--- Document section ---
━━━━
Newborn Hearing Screens

All babies born in Texas receive a newborn hearing screen in the hospital before going home. This test is required by the state of Texas so hearing loss can be identified as soon as possible. About 2-4 out of every 1,000 babies born have hearing loss.


What is a Newborn Hearing Screen? 

This is a test to see if a baby may have hearing loss. There are 2 types of screening tests. Both are quick and painless to the baby.  

Automated Auditory Brainstem Response (AABR)—This measures how the hearing nerve and brain respond to sound. Clicks or tones are played through soft earphones into the baby's ears. Three electrodes placed on the baby's head measure the hearing nerve and brain’s response. 

Otoacoustic Emissions (OAE)—This test measures sound waves produced in the inner ear. A tiny probe is placed just inside the baby's ear canal. It measures the response (echo) when clicks or tones are played into the baby's ears. 


Test Results 

Pass 

If a newborn “passes” the hearing test, no follow up is needed. But it is important to remember that hearing loss can develop to anyone at any time. Any degree of hearing loss can affect a child’s ability to listen, learn and talk. A child’s hearing and/or speech and language development can be tested at any time by an Audiologist. 

Fail 

A “fail” result does not mean that your baby has hearing loss. It means that your baby needs more testing. Your baby needs to see a licensed pediatric audiologist as soon as possible for a Hearing Rescreen or a test called a Diagnostic Hearing Evaluation. Call to schedule your appointment as soon as possible, no later than 2 weeks after the hearing screen. Texas Children’s has a team of pediatric audiologists experienced in testing, diagnosing and treating newborns.  


FAQs after a baby fails a newborn hearing screen 

Why does my baby need another hearing test? 

  • The hearing test will determine if your baby has hearing loss, how serious it is, and what can be done to help. 
  • Detecting hearing loss should occur as early in life as possible. 
  • What your baby hears, or does not hear, affects brain development.
━━━━
--- Given entries ---
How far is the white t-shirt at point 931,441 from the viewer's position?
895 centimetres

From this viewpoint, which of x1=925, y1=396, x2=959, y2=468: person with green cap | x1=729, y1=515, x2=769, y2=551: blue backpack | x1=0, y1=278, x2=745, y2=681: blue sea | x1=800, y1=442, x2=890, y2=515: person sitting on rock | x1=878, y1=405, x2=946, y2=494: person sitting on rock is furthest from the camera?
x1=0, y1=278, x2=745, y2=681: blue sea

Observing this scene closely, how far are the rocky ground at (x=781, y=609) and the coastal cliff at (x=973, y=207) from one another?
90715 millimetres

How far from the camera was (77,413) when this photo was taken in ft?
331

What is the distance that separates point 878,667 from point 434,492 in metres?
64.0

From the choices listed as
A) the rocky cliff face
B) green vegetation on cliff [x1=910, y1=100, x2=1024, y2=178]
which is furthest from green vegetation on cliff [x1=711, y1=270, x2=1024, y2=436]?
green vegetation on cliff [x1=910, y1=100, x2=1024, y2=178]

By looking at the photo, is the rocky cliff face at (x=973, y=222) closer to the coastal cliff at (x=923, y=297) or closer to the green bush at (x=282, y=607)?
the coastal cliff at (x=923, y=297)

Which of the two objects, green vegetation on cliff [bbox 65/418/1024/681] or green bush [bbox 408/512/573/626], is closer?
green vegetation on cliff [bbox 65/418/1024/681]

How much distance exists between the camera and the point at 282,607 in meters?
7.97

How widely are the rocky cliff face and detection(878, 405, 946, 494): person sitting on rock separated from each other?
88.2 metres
━━━━
--- Requirement ---
Continue the newborn hearing screen text from its last bullet point.

--- Final answer ---
  • Any degree of hearing loss can affect your baby’s ability to communicate. 
  • By identifying hearing loss early, your baby can receive the right type of care. 

What is a Hearing Rescreen? 

This is the same test that was conducted in the hospital. Schedule the Hearing Rescreening with an audiologist. The baby may pass the second test. If the baby fails, a different hearing test called a Diagnostic Hearing Evaluation is needed. 

What is a Diagnostic Hearing Evaluation? 

For babies, the Diagnostic Hearing Evaluation is called an Auditory Brainstem Response (ABR) test. The ABR is completed while a baby is sleeping and gives information about the baby’s hearing. The ABR is completed by placing sticky recording pads on the baby’s forehead and ears. Sounds are played through small headphones, and the responses are recorded on a computer. The ABR is painless. The test lasts about 2 hours. 

What can I do to prepare for the Diagnostic Hearing Evaluation? 

To get the best ABR test results, your baby needs to be asleep. Please follow these instructions: 

  • Do not let your baby nap before the appointment. 
  • Do not feed your baby for 3 hours before the appointment. The audiologist will tell you when to feed your baby. 
  • Bring a blanket, extra diapers, clothes, formula, and anything else that will help your baby be comfortable for the test. 
  • Please do not bring other children to the appointment. The room needs to be silent. 

What causes hearing loss? 

There are multiple risk factors for hearing loss in babies. These include: 

  • Acquired infections (such as meningitis) 
  • Genetic factors 
  • Lack of oxygen during birth 

About 50% of babies born with hearing loss have no risk factors.  

Monitoring a baby’s development 

Even if the Diagnostic Hearing Evaluation indicates that a baby does not have hearing loss, parents or caregivers should still get a child’s hearing checked throughout childhood. Since speech and language are tied to a baby’s ability to hear, failure to meet speech and language milestones may indicate the need for additional hearing tests.